Disclosure statement

No potential conflict of interest was reported by the authors.

Notes

1. Recent findings suggest that the Boko Haram Sect mostly comprises ethnic Kanuri’s (Olojo Citation2013; Onuoha Citation2013). Olojo’s (Citation2013) research also reinforces the US Homeland Security Report (Citation2013) argument by citing anti-colonial movements of the 1950s which was spearheaded by the Kanuri-led Borno Youth Movement as the genesis of popular support for Boko Haram which simply interprets as ‘Western Education is Bad’.

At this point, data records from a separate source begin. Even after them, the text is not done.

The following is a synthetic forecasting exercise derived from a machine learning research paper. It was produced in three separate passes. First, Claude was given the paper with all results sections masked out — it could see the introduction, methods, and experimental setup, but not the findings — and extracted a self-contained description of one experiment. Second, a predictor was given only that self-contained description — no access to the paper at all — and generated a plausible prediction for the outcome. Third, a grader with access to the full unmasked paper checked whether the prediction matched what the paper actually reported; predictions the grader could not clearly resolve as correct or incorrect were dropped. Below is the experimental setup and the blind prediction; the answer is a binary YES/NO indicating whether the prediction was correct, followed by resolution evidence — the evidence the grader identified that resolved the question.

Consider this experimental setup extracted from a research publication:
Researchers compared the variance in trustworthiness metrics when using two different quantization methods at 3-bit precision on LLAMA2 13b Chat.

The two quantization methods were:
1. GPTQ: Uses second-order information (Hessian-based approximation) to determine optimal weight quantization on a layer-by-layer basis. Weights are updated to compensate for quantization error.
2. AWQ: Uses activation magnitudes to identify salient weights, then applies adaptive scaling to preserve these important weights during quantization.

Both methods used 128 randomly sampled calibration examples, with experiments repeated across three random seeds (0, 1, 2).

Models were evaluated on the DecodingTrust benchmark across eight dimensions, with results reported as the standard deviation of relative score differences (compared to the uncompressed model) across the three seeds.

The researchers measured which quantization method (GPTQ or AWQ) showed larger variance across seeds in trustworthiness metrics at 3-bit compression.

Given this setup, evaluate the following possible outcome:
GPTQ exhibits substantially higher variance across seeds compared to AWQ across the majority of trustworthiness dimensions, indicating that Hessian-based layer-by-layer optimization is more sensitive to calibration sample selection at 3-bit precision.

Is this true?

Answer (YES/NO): YES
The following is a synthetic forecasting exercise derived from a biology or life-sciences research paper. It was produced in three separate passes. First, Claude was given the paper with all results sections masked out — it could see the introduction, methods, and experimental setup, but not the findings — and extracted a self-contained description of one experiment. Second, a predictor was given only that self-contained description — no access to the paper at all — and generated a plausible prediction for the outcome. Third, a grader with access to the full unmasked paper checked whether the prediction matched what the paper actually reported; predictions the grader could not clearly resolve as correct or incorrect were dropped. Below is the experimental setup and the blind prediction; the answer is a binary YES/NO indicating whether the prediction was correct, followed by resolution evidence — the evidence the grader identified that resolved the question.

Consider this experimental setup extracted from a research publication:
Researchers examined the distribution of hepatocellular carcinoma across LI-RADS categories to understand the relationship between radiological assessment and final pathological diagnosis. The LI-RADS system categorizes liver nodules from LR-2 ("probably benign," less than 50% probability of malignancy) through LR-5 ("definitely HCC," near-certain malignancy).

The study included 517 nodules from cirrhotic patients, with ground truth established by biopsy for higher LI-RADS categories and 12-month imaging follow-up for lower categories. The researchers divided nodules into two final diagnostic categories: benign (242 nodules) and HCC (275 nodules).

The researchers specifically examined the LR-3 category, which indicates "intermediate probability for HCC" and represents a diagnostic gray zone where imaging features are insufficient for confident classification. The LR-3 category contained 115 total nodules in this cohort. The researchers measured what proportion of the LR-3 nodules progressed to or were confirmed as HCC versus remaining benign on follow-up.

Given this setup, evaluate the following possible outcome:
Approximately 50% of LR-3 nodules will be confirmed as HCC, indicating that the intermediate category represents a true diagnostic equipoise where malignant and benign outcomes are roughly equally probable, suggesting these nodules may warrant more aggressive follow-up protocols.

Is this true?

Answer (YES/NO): NO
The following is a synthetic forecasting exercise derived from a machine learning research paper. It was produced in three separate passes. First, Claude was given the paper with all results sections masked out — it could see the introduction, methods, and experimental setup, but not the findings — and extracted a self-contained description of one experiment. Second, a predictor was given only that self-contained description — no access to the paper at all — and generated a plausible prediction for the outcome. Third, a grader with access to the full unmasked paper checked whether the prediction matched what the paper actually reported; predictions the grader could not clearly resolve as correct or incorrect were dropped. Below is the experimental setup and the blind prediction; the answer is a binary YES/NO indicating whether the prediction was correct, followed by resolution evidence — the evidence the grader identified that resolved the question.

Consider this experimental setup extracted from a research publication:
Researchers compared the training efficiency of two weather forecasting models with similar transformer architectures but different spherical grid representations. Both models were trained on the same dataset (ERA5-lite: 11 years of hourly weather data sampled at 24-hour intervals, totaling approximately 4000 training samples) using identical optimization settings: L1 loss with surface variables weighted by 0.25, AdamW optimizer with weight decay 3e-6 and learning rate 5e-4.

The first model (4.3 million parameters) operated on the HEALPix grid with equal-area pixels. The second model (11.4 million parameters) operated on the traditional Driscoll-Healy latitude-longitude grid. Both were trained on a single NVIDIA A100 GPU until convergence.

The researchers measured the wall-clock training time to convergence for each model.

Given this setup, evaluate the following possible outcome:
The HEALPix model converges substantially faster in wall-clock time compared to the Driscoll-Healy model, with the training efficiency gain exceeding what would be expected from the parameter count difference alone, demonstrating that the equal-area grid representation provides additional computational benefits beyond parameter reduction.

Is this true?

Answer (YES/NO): NO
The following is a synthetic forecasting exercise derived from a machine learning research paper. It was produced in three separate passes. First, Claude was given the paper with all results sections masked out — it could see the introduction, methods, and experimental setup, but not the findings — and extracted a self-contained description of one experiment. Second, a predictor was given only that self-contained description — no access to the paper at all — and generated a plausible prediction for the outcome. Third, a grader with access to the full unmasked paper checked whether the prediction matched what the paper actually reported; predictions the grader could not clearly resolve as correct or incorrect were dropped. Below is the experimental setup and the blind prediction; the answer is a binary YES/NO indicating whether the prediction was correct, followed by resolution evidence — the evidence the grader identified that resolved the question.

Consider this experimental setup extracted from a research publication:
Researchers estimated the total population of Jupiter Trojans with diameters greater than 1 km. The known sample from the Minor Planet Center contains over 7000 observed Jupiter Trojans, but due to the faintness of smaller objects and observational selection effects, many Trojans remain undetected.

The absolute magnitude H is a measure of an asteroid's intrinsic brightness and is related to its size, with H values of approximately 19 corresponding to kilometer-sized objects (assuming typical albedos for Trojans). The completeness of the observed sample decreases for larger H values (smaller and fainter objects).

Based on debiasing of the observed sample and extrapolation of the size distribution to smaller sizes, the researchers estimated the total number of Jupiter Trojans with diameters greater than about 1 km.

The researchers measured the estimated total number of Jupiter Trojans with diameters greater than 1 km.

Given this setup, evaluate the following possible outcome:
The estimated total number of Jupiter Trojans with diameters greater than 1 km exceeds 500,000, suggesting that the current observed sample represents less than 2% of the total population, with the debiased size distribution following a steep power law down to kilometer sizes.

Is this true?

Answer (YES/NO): NO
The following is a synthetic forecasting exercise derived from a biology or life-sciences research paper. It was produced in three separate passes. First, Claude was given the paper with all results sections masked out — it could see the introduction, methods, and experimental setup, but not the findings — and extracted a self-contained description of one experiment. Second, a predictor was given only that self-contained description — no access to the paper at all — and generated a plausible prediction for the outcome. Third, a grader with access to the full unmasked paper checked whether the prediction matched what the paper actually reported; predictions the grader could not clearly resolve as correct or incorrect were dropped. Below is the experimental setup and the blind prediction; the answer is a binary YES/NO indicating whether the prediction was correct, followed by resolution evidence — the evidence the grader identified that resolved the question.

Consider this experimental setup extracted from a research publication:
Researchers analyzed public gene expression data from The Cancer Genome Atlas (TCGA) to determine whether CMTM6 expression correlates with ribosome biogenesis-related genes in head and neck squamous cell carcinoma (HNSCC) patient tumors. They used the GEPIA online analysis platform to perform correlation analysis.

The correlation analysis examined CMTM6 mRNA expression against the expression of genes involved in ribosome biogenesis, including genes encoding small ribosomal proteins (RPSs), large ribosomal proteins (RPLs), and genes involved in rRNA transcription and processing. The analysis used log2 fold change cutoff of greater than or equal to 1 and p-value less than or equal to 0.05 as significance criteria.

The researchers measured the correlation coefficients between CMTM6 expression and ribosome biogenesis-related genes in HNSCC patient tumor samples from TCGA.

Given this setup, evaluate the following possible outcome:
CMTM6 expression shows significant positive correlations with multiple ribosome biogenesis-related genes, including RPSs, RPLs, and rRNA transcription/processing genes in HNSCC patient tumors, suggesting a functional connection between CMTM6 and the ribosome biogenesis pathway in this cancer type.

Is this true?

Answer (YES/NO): YES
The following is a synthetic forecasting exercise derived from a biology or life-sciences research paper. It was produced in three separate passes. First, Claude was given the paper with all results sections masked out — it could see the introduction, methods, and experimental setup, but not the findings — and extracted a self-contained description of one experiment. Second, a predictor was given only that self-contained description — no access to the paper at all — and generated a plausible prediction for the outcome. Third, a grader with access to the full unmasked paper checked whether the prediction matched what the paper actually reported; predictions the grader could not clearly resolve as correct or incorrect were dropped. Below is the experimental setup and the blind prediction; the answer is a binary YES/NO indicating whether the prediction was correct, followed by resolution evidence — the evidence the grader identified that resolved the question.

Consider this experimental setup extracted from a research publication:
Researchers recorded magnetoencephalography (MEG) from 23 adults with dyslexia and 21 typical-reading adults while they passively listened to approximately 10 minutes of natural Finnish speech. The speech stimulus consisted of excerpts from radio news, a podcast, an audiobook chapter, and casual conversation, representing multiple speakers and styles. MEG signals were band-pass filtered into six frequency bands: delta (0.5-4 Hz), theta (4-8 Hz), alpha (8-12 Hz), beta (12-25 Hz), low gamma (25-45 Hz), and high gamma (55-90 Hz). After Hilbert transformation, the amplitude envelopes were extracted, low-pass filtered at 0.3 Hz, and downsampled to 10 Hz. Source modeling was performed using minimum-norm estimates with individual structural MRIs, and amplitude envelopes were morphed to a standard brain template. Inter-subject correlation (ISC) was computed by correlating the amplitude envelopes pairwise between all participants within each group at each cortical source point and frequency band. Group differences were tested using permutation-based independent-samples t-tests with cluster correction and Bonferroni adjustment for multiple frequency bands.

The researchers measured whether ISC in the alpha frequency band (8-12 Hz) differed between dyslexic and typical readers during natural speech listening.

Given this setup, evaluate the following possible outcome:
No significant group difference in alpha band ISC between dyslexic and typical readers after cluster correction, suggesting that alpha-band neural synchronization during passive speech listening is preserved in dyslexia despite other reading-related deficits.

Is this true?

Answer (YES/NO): NO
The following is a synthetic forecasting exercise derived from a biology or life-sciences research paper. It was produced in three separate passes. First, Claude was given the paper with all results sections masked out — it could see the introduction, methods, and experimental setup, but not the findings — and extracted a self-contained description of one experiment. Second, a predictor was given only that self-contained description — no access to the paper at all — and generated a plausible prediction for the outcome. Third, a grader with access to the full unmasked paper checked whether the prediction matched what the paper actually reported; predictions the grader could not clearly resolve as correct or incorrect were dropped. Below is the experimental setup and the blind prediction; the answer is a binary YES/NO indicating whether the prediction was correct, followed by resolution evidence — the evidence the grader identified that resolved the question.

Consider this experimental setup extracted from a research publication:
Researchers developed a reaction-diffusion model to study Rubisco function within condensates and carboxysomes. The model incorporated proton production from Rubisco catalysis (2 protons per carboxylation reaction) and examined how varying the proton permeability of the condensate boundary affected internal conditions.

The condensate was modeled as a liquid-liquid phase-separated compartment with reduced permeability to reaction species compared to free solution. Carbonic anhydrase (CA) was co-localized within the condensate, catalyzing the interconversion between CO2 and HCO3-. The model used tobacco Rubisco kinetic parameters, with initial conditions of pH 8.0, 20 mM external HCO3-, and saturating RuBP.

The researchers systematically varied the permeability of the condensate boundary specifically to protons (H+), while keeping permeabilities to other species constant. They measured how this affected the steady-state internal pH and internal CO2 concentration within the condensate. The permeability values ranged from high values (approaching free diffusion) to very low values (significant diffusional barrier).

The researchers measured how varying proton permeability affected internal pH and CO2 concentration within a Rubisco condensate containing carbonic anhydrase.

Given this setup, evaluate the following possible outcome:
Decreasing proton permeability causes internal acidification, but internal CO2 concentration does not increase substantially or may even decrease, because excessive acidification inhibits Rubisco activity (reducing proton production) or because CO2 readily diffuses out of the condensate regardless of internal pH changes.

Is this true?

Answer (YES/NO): NO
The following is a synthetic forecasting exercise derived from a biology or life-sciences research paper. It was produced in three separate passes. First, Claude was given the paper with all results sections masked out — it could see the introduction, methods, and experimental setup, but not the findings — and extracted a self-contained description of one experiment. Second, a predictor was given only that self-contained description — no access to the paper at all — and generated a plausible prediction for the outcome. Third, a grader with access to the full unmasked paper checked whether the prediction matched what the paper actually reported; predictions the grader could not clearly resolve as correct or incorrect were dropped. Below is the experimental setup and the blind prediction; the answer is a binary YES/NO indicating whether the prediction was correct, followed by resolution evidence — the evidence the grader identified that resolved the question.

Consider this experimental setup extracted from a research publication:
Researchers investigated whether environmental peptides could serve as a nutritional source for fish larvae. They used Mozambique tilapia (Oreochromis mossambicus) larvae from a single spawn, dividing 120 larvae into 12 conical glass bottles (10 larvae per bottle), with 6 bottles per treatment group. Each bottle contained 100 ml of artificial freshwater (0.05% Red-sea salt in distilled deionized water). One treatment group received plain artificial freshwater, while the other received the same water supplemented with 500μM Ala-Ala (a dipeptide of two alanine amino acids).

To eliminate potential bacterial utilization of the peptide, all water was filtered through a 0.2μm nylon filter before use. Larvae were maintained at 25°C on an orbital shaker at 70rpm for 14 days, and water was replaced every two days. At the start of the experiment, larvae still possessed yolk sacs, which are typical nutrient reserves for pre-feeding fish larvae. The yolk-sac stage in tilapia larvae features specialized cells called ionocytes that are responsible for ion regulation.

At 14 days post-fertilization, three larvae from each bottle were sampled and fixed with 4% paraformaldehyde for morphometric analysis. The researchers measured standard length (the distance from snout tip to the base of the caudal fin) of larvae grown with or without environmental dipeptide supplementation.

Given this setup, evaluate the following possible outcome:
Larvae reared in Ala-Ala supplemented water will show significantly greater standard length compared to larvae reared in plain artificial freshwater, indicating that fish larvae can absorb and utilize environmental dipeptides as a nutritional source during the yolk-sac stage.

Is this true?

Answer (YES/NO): NO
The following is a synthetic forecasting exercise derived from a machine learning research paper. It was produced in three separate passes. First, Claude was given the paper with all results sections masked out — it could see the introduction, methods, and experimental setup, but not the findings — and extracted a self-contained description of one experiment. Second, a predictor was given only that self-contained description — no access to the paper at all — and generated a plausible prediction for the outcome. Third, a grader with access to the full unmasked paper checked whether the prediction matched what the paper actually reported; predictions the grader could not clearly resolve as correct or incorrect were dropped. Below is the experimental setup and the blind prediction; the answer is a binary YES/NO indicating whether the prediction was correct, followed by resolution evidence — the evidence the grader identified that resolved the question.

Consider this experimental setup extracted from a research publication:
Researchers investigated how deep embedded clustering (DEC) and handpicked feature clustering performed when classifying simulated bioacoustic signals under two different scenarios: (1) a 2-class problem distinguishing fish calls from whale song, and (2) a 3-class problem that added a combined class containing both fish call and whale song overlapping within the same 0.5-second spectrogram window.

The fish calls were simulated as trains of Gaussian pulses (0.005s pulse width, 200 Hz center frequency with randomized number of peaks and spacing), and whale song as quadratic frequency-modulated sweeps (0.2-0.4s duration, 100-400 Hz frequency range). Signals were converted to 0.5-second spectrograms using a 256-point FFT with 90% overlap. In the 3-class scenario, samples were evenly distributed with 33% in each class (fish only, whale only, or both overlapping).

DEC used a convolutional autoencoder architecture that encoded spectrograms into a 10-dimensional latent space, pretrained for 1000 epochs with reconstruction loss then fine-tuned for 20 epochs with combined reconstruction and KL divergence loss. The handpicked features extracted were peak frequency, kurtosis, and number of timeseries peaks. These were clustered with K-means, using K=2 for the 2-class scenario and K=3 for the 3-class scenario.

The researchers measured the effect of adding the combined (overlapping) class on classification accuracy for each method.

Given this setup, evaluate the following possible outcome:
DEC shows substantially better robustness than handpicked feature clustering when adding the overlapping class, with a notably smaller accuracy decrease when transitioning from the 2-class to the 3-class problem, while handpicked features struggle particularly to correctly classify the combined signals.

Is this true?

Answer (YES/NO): NO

2. Different youth respondents identified a number of youth development policy frameworks including (1) the National Poverty Eradication Programme which they argued was expected to focus on creation of Jobs in Nigeria; (2) the Graduate Internship Scheme (GIS) of the Transformation Agenda; (3) the establishment of both the OSSAP-MDGs – Office of the Senior Special Assistant to the President on MDGs and OSSAP-YSM – Office of the Senior Special Assistant to the President on Youth and Students Matters; (4) the Youth Enterprise With Innovation in Nigeria (YouWIN); (5) WAP – War Against Poverty; (6) MDGs – Millennium Development Goals; (7) NEEDS – National Economic Empowerment and Development Strategy; (8) SURE-P – Subsidy Reinvestment and Empowerment Programme; (9) the policy frameworks identified include The Youth Employment In Agriculture Programme (YEAP) initiative initiated as part of Youth Entrepreneurship Scheme of the Transformation Agenda as institutionalized by the Nigerian Bank of Industry (BOI) and Bank of Agriculture (BOA) in collaboration with the Agro-industry Department of the African Development Bank; (10) the NYSC scheme.